Description of the task: Set down only these lines, exactly: the line containing "LOUIS VUITTON 路易威登" and all lines through the end of the data below. Omit pictures.
----
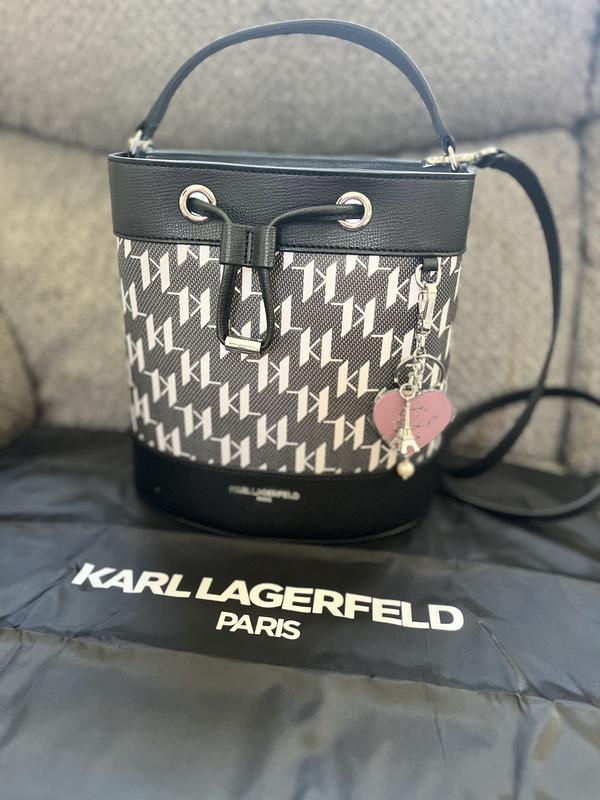 Customer carousel item 11.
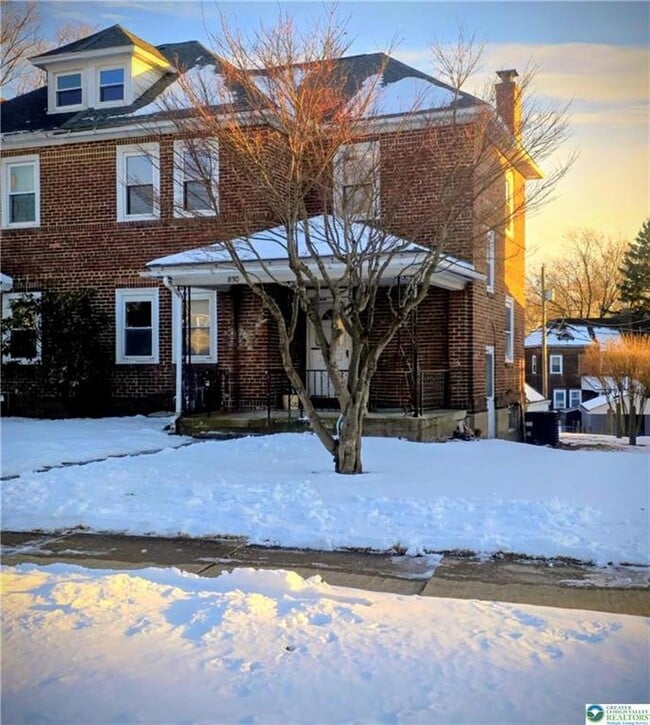 Photo - 830 Media St
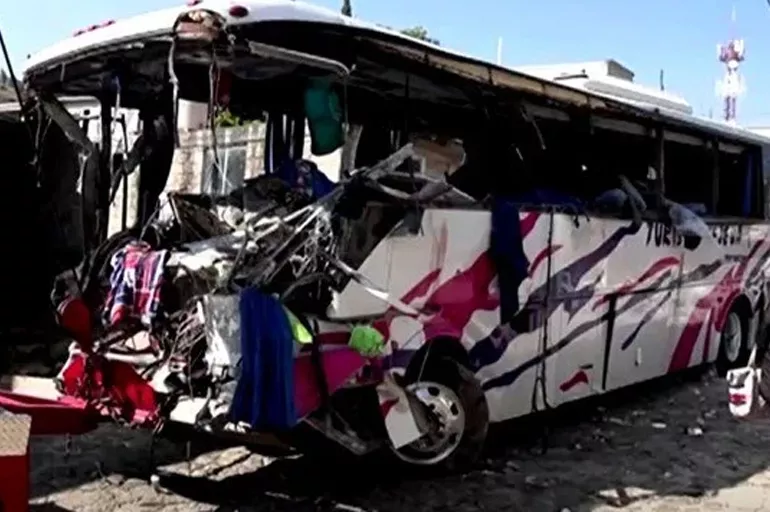 Meksika'da freni arızalanan otobüs evlere daldı 19 kişi öldü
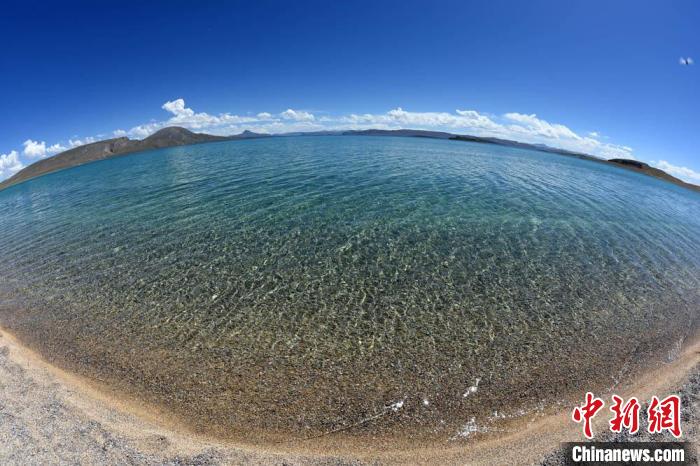 錯(cuò)鄂湖水清澈透明。　<a target='_blank' ></p><p  align=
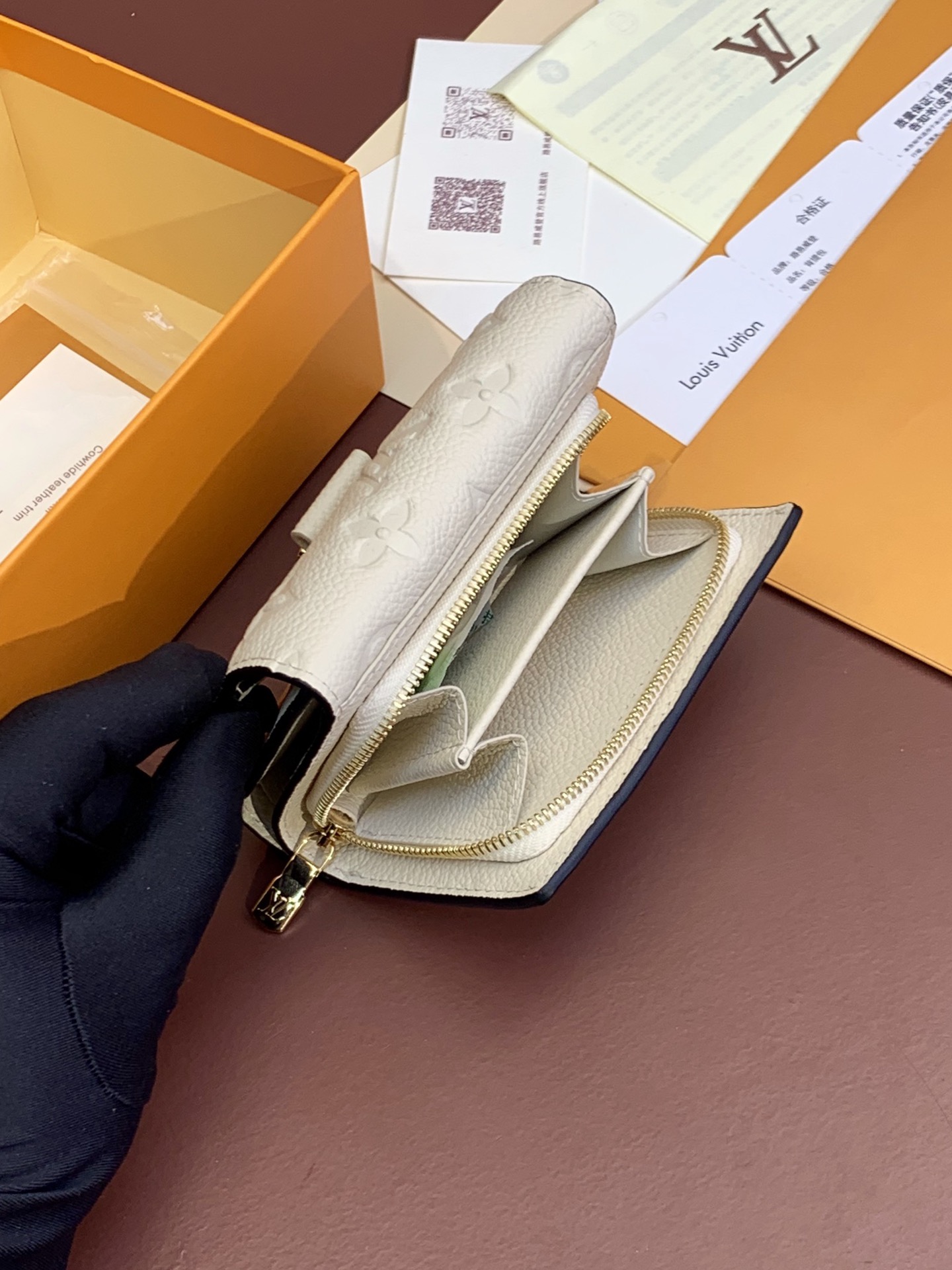  LOUIS VUITTON 路易威登  水波纹  短夹 小牛皮 钱夹 钱包 男女同款 黑色   M60662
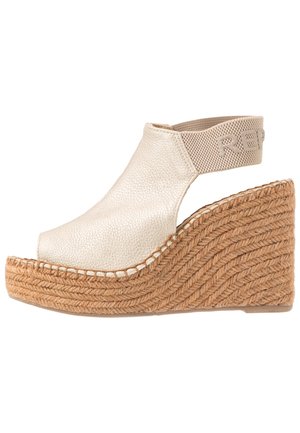 Sandalias con cuña beige de diseño peep-toe, parte superior de cuero y plataforma de yute tejido; tira elástica en el tobillo con el nombre de la marca en relieve.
----
Answer section:
  LOUIS VUITTON 路易威登  水波纹  短夹 小牛皮 钱夹 钱包 男女同款 黑色   M60662
 Sandalias con cuña beige de diseño peep-toe, parte superior de cuero y plataforma de yute tejido; tira elástica en el tobillo con el nombre de la marca en relieve.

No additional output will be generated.